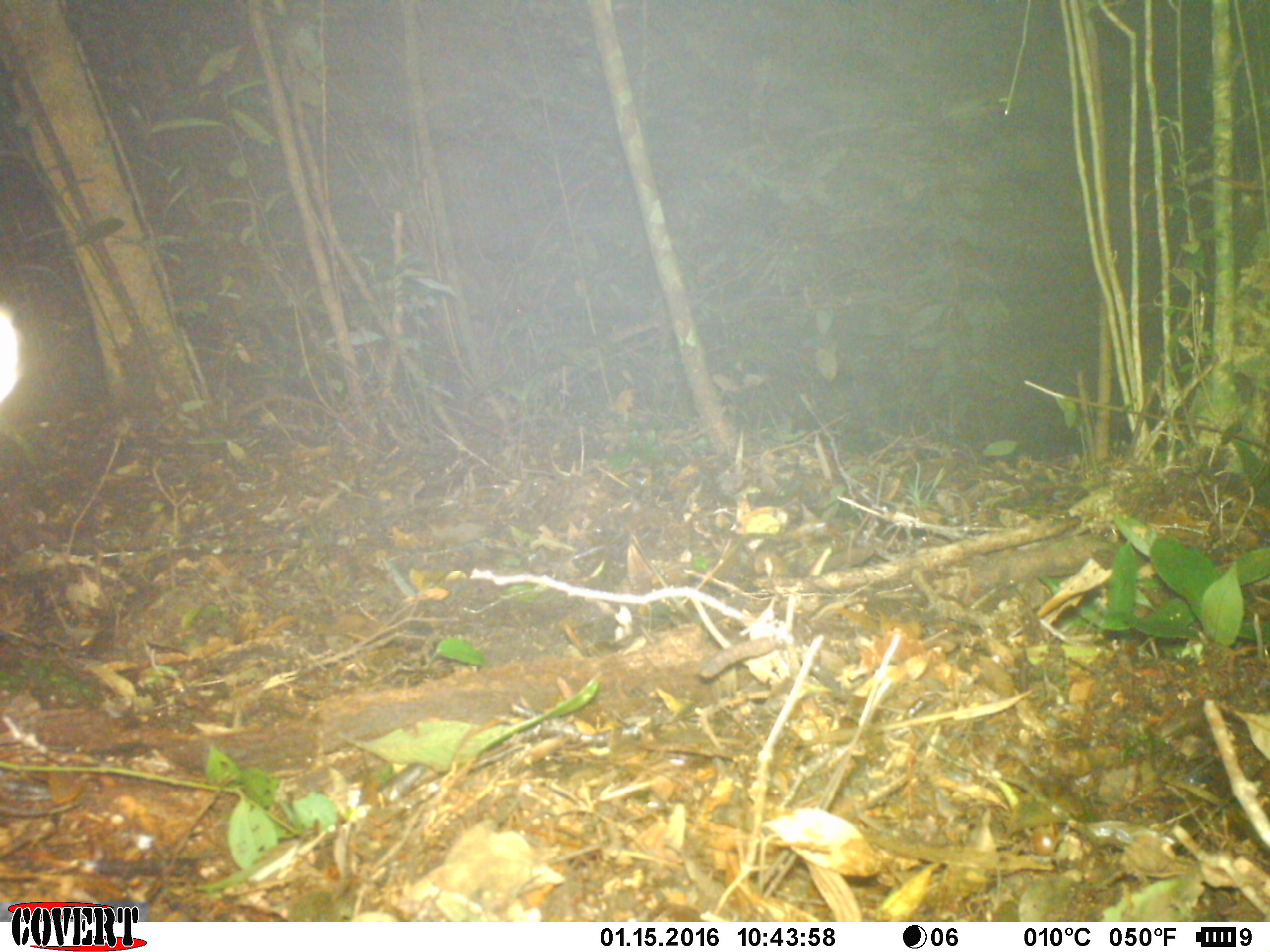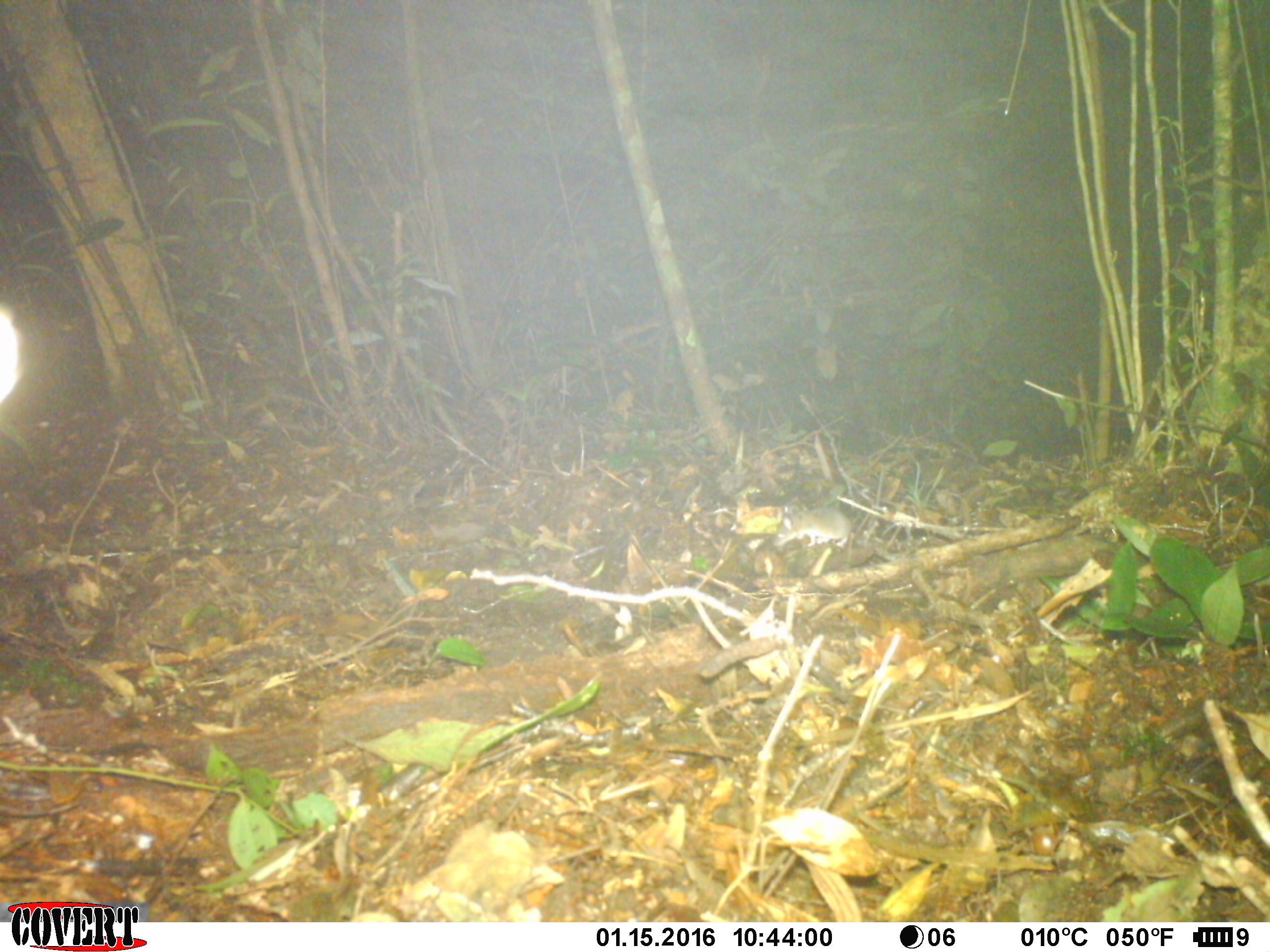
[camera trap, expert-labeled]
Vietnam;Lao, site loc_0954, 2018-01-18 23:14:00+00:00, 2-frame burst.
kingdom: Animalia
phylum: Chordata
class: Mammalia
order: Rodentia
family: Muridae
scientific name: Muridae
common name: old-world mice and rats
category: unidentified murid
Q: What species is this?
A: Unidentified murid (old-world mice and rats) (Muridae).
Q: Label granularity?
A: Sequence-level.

• What you will do:
All of the data above should be transcribed verbatim, with pictures omitted.

• Answer for the task:
[camera trap, expert-labeled]
Vietnam;Lao, site loc_0954, 2018-01-18 23:14:00+00:00, 2-frame burst.
kingdom: Animalia
phylum: Chordata
class: Mammalia
order: Rodentia
family: Muridae
scientific name: Muridae
common name: old-world mice and rats
category: unidentified murid
Q: What species is this?
A: Unidentified murid (old-world mice and rats) (Muridae).
Q: Label granularity?
A: Sequence-level.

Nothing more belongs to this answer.